Work required |
Please update the items below, changing each "rear door" to "back door" and leaving everything else as it is. Leave the pictures out of your answer.

Dataset entries |
************

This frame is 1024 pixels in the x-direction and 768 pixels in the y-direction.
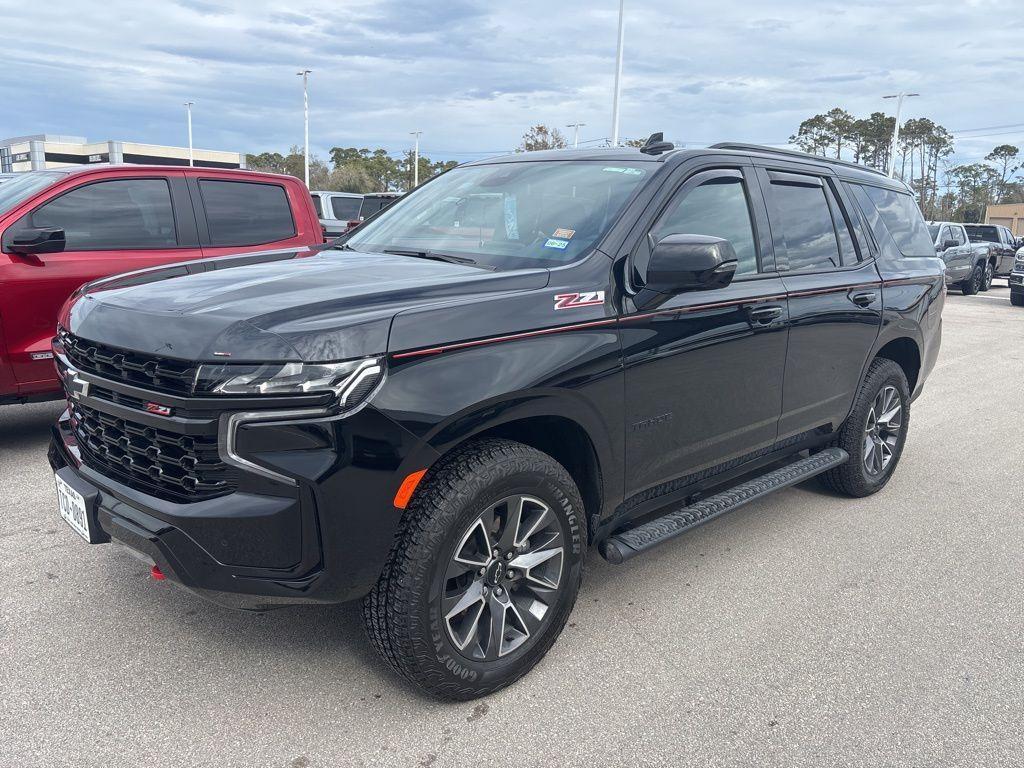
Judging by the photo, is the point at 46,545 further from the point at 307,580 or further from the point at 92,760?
the point at 307,580

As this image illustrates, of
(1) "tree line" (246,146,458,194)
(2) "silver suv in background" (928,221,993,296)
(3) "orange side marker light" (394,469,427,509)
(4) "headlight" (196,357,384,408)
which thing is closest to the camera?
(4) "headlight" (196,357,384,408)

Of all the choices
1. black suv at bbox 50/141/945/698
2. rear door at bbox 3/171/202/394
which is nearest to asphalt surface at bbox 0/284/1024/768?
black suv at bbox 50/141/945/698

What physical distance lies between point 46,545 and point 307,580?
220cm

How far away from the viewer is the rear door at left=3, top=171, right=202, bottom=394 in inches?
205

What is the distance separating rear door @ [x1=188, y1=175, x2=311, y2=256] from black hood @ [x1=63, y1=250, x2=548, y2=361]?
297 centimetres

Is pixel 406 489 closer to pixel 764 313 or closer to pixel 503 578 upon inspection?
pixel 503 578

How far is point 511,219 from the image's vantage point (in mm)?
3512

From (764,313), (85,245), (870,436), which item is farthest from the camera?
(85,245)

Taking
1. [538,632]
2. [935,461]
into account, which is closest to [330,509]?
[538,632]

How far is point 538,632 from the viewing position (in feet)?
9.70

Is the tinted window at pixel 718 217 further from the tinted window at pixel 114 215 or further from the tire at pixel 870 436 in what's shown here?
A: the tinted window at pixel 114 215

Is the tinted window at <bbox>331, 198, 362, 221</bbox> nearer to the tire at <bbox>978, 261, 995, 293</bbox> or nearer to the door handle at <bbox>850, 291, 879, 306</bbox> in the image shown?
the door handle at <bbox>850, 291, 879, 306</bbox>

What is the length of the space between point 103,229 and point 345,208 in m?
9.67

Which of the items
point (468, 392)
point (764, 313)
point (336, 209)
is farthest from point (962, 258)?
point (468, 392)
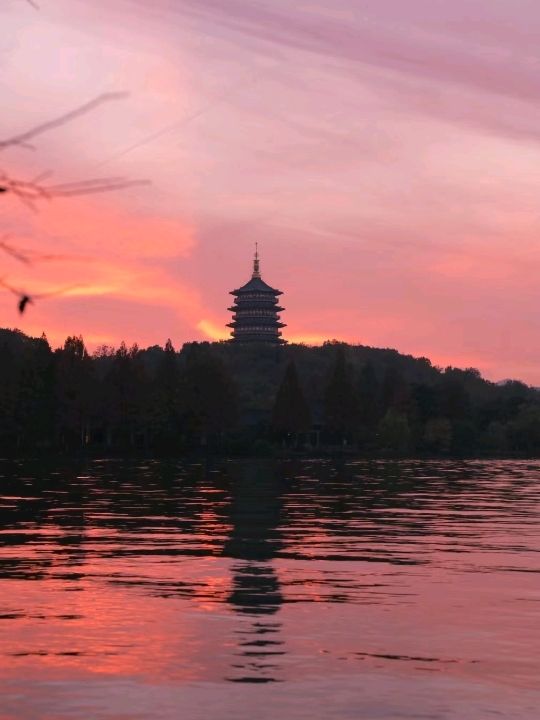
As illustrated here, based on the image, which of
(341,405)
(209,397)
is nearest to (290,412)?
(341,405)

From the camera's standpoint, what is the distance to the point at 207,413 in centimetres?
13588

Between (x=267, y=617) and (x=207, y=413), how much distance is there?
117802 millimetres

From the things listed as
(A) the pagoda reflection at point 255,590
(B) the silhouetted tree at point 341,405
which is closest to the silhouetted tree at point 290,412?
(B) the silhouetted tree at point 341,405

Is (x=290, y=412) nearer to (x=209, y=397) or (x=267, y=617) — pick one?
(x=209, y=397)

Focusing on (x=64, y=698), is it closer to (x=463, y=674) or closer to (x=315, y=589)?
(x=463, y=674)

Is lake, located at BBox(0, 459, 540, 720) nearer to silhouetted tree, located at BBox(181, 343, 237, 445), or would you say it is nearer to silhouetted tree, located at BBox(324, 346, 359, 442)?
silhouetted tree, located at BBox(181, 343, 237, 445)

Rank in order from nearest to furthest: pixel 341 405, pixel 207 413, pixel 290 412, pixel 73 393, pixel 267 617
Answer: pixel 267 617
pixel 73 393
pixel 207 413
pixel 290 412
pixel 341 405

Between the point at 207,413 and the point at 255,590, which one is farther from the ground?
the point at 207,413

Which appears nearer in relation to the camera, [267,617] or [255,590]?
[267,617]

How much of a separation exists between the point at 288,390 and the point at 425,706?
431 ft

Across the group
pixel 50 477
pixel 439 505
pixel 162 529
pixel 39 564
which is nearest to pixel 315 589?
pixel 39 564

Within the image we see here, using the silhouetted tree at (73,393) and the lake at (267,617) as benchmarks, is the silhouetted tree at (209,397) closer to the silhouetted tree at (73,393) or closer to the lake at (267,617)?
the silhouetted tree at (73,393)

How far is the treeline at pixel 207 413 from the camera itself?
119 meters

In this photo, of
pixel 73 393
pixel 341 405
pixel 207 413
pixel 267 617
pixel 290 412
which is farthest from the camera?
pixel 341 405
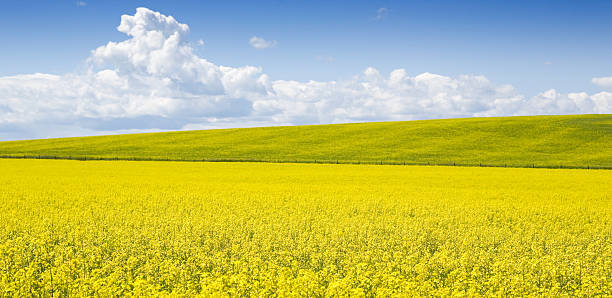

************

Expected answer |
This frame is 1024 pixels in the x-direction and 768 pixels in the y-direction.
Judging by the photo, is the point at 46,545 further from the point at 307,580 or further from the point at 92,760?
the point at 307,580

As this image illustrates, of
(1) "tree line" (246,146,458,194)
(2) "silver suv in background" (928,221,993,296)
(3) "orange side marker light" (394,469,427,509)
(4) "headlight" (196,357,384,408)
which thing is closest to the camera?
(4) "headlight" (196,357,384,408)

Of all the choices
1. black suv at bbox 50/141/945/698
2. back door at bbox 3/171/202/394
which is nearest to asphalt surface at bbox 0/284/1024/768?
black suv at bbox 50/141/945/698

What physical distance lies between point 46,545 and point 307,580?
220cm

How far away from the viewer is the back door at left=3, top=171, right=202, bottom=394 in inches?
205

What is the distance separating back door @ [x1=188, y1=175, x2=311, y2=256] from black hood @ [x1=63, y1=250, x2=548, y2=361]?
297 centimetres

Is pixel 406 489 closer to pixel 764 313 or closer to pixel 503 578 upon inspection?
pixel 503 578

How far is point 511,219 from the image's vantage point (in mm)?
3512

From (764,313), (85,245), (870,436), which item is farthest from the camera?
(85,245)

Taking
1. [538,632]
2. [935,461]
into account, which is closest to [330,509]?
[538,632]

How far is point 538,632 from the viewing position (in feet)?
9.70

Is the tinted window at pixel 718 217 further from the tinted window at pixel 114 215 or further from the tire at pixel 870 436 in what's shown here?
A: the tinted window at pixel 114 215

Is the tinted window at <bbox>331, 198, 362, 221</bbox> nearer to the tire at <bbox>978, 261, 995, 293</bbox> or nearer to the door handle at <bbox>850, 291, 879, 306</bbox> in the image shown?
the door handle at <bbox>850, 291, 879, 306</bbox>

What is the length of the space between point 103,229 and point 345,208 in m?
9.67

Which of the items
point (468, 392)
point (764, 313)
point (336, 209)
is farthest from point (962, 258)?
point (468, 392)
As illustrated here, based on the image, which of
(341,405)
(209,397)
is nearest to (290,412)?
(341,405)

From the camera's standpoint, what is the distance to the point at 207,413 in centimetres?
13588

Between (x=267, y=617) and (x=207, y=413), how much distance is there?
117802 millimetres

From the things listed as
(A) the pagoda reflection at point 255,590
(B) the silhouetted tree at point 341,405
which is closest to the silhouetted tree at point 290,412?
(B) the silhouetted tree at point 341,405

Is (x=290, y=412) nearer to (x=209, y=397) or (x=267, y=617) — pick one?
(x=209, y=397)

Focusing on (x=64, y=698), is it closer to (x=463, y=674) or closer to (x=315, y=589)?
(x=463, y=674)

Is lake, located at BBox(0, 459, 540, 720) nearer to silhouetted tree, located at BBox(181, 343, 237, 445), or would you say it is nearer to silhouetted tree, located at BBox(324, 346, 359, 442)?
silhouetted tree, located at BBox(181, 343, 237, 445)

Rank in order from nearest to furthest: pixel 341 405, pixel 207 413, pixel 290 412, pixel 73 393, pixel 267 617
Answer: pixel 267 617
pixel 73 393
pixel 207 413
pixel 290 412
pixel 341 405

Between the point at 207,413 and the point at 255,590, which one is farther from the ground?
the point at 207,413

Which appears nearer in relation to the camera, [267,617] or [255,590]?
[267,617]

How much of a separation exists between the point at 288,390 and the point at 425,706?
431 ft

Across the group
pixel 50 477
pixel 439 505
pixel 162 529
pixel 39 564
which is nearest to pixel 315 589?
pixel 39 564

Within the image we see here, using the silhouetted tree at (73,393) and the lake at (267,617) as benchmarks, is the silhouetted tree at (209,397) closer to the silhouetted tree at (73,393) or closer to the lake at (267,617)?
the silhouetted tree at (73,393)

How far is the treeline at pixel 207 413 from the camera itself?
119 meters

In this photo, of
pixel 73 393
pixel 341 405
pixel 207 413
pixel 267 617
pixel 290 412
which is farthest from the camera?
pixel 341 405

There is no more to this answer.